> _Task to complete_:
Leaving out the pictures, restate each record below word for word.

- Opening Delimiter -

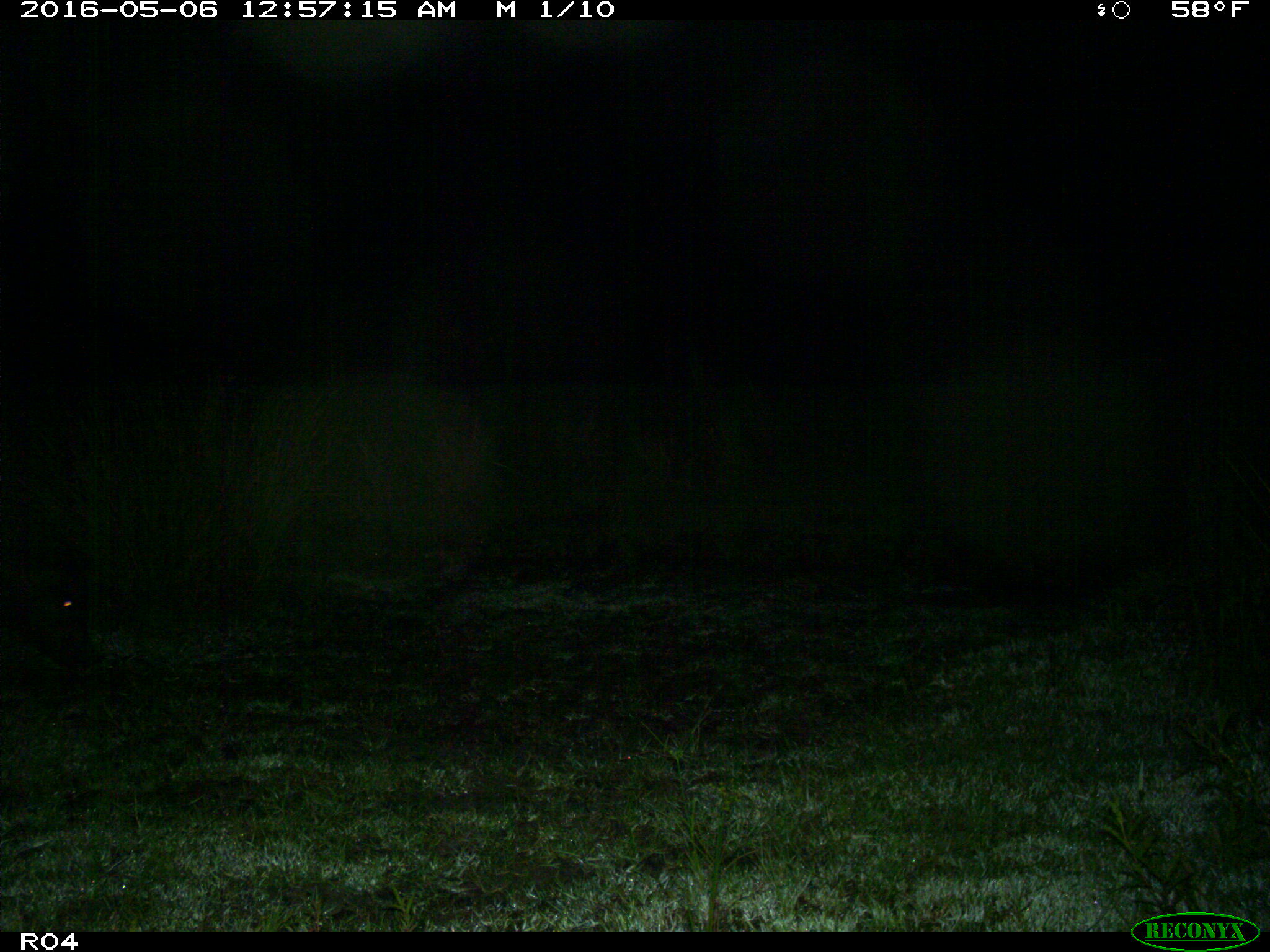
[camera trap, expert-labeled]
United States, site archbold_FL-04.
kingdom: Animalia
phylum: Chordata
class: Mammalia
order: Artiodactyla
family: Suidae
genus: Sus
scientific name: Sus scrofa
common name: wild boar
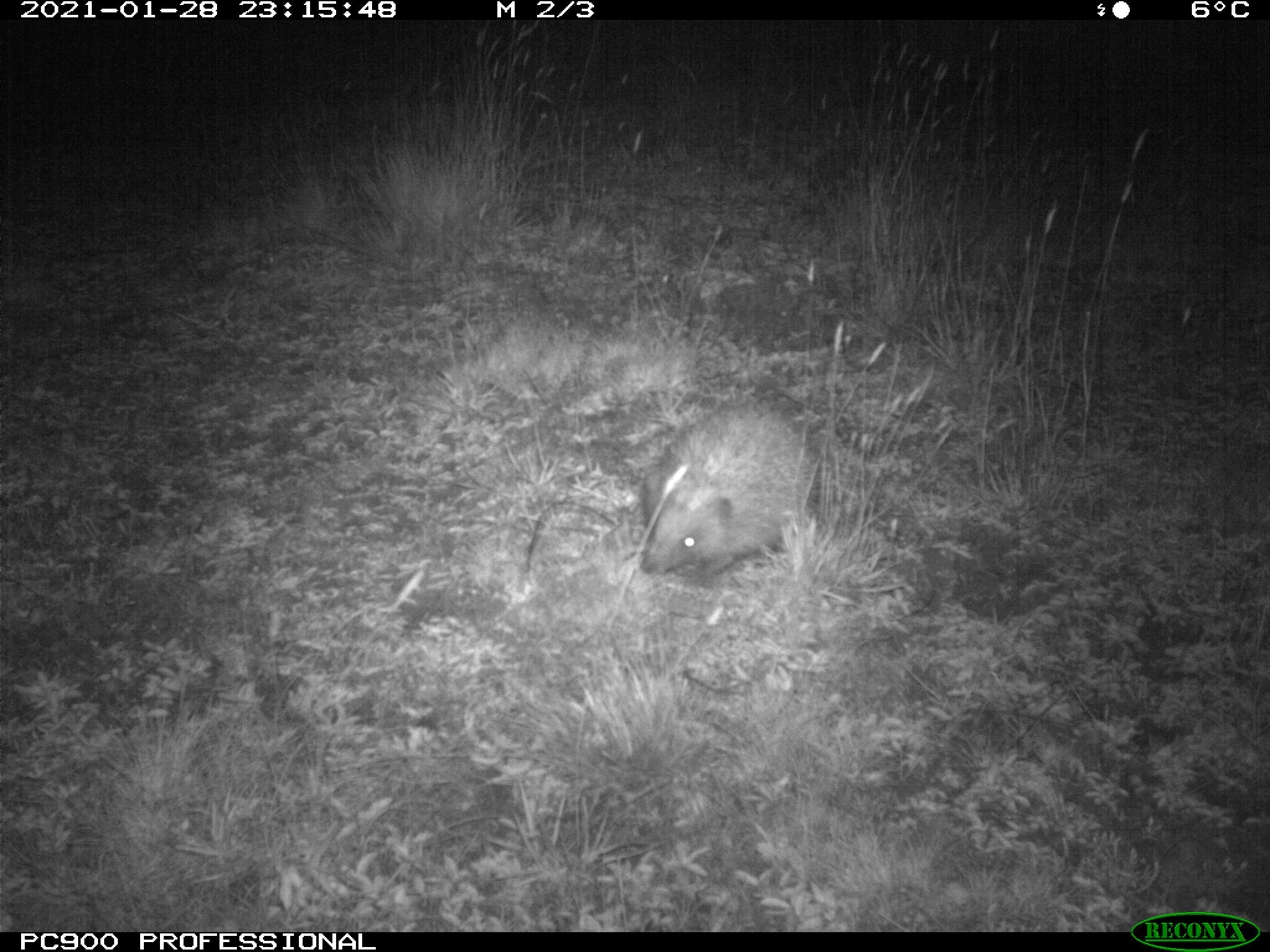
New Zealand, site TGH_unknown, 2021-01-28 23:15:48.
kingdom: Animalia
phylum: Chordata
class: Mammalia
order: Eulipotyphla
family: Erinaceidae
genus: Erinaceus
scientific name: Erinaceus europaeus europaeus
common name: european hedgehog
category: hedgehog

- Closing Delimiter -

> _Result of the exercise_:
[camera trap, expert-labeled]
United States, site archbold_FL-04.
kingdom: Animalia
phylum: Chordata
class: Mammalia
order: Artiodactyla
family: Suidae
genus: Sus
scientific name: Sus scrofa
common name: wild boar
New Zealand, site TGH_unknown, 2021-01-28 23:15:48.
kingdom: Animalia
phylum: Chordata
class: Mammalia
order: Eulipotyphla
family: Erinaceidae
genus: Erinaceus
scientific name: Erinaceus europaeus europaeus
common name: european hedgehog
category: hedgehog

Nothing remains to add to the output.